Scientists surveying the near shore waters off the California coastline have discovered higher levels of dissolved carbon dioxide in the water column.
"The absorption of atmospheric carbon dioxide (CO2) into the ocean lowers the pH of the waters" said Burke Hales, an associate professor in the College of Oceanic and Atmospheric Sciences at Oregon State University. "This so-called ocean acidification could have important consequences for marine ecosystems," he noted.
Hale recently co-authored a paper called "Evidence for Upwelling of Corrosive Acidified Water onto the Continental Shelf."
As the world's oceans absorb growing levels of carbon dioxide from the atmosphere, a greater amount of carbonic acid is formed. That has a corrosive effect on aragonite, the calcium carbonate mineral that forms the shells of many marine creatures.

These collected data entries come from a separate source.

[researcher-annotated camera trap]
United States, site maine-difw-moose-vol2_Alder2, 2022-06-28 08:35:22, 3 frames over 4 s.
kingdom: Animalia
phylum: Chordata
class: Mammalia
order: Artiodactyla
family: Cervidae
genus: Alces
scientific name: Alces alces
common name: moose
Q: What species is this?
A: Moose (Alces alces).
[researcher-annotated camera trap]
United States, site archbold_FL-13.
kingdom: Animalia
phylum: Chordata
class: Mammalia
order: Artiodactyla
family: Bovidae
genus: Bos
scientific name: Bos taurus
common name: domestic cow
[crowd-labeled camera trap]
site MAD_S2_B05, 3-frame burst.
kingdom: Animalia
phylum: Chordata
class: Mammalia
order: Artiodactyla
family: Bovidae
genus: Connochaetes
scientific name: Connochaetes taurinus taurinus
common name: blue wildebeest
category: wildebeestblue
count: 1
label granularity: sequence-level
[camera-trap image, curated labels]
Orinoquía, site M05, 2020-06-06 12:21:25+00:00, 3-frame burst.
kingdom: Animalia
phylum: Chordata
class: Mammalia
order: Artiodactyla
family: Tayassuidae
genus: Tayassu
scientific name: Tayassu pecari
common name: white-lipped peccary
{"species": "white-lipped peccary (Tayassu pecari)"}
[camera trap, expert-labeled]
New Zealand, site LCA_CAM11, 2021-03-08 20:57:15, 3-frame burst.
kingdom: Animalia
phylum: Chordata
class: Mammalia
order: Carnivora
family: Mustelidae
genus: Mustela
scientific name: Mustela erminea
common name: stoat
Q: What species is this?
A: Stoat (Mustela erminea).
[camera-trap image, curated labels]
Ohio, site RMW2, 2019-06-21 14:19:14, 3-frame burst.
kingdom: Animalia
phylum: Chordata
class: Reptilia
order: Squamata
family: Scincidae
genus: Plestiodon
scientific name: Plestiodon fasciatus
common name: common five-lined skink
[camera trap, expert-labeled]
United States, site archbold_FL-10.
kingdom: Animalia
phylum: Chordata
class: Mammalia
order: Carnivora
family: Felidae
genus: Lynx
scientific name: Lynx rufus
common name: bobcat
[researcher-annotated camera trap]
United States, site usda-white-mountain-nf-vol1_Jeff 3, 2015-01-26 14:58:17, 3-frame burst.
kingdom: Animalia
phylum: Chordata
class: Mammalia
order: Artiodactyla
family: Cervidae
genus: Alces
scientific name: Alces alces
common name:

This condition could have a profound effect on zooplankton, pteropods and other marine invertebrates that sustain many of our commercial fish, such as juvenile salmon. Other research indicates that abalone may also be adversely affected.
Over the last few years, the northwesterly winds have blown with greater strength and consistency, with fewer periods of relaxation. As surface waters are blown out to sea, this condition produces a greater amount of upwelling from the ocean depths and cooler near-shore seawater temperatures along the northern and central coast of California.
"The upwelling and the phytoplankton blooms have been larger along the West Coast," Hales said. "When the material produced by these blooms decomposes, it puts more CO2 into the system, decreases the levels of dissolve oxygen and increases the acidification."
"Even if we somehow got our atmospheric CO2 level to immediately quit increasing," Hales added, "we'd still have increasingly acidified ocean water to contend with over the next 50 years."
His study was funded by the National Oceanic and Atmospheric Administration (NOAA) and the National Aeronautics and Space Administration (NASA), and is part of a planned series of biennial observations of the carbon cycle along the West Coast of the continent.